--- Start ---

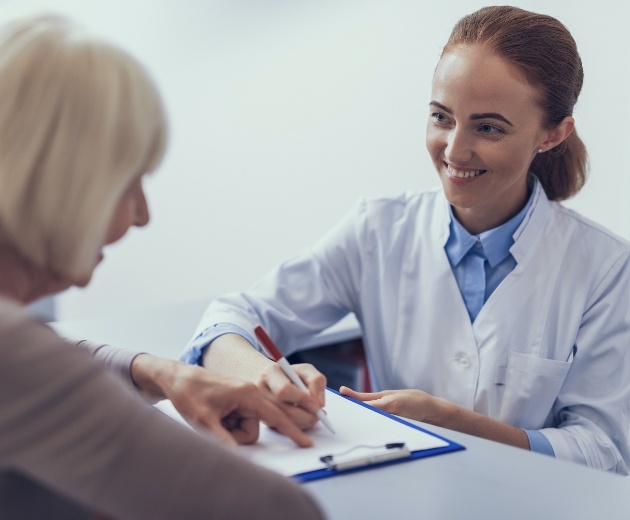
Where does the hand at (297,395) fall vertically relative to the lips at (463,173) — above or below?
below

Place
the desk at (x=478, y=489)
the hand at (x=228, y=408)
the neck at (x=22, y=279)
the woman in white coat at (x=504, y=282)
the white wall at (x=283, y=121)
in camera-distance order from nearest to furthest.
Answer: the neck at (x=22, y=279), the desk at (x=478, y=489), the hand at (x=228, y=408), the woman in white coat at (x=504, y=282), the white wall at (x=283, y=121)

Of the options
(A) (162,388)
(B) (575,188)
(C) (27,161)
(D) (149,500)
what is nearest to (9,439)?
(D) (149,500)

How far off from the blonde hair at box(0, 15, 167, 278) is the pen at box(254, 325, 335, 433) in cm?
42

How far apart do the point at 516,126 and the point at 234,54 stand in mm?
2033

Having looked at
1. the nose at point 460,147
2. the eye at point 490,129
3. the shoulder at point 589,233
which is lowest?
the shoulder at point 589,233

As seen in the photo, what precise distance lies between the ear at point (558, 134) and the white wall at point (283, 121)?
0.81 m

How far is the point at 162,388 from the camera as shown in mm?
1151

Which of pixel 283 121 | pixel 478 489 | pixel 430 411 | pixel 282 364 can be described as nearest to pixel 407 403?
pixel 430 411

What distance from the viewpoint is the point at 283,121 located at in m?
3.21

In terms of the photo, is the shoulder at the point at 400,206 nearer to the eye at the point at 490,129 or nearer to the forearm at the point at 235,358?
the eye at the point at 490,129

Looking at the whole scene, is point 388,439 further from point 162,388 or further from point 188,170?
point 188,170

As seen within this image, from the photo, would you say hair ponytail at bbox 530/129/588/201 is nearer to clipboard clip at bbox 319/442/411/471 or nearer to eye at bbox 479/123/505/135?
eye at bbox 479/123/505/135

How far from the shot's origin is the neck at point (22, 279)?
812mm

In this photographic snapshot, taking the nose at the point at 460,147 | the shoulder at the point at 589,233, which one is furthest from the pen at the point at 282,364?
the shoulder at the point at 589,233
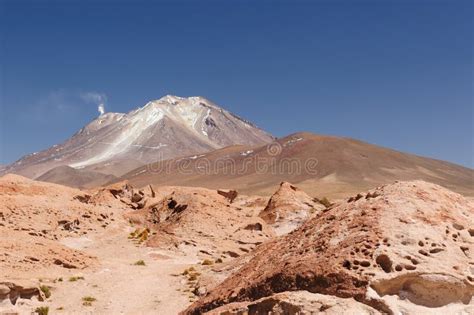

--- End ---

_Task statement_. Locate each line in the data above that contains the word "coat", treating uppercase and lowercase as different, and copy those lines out.

_Response to the task_.
the woman in white coat at (x=504, y=282)
Answer: the neck at (x=22, y=279), the desk at (x=478, y=489), the hand at (x=228, y=408), the woman in white coat at (x=504, y=282), the white wall at (x=283, y=121)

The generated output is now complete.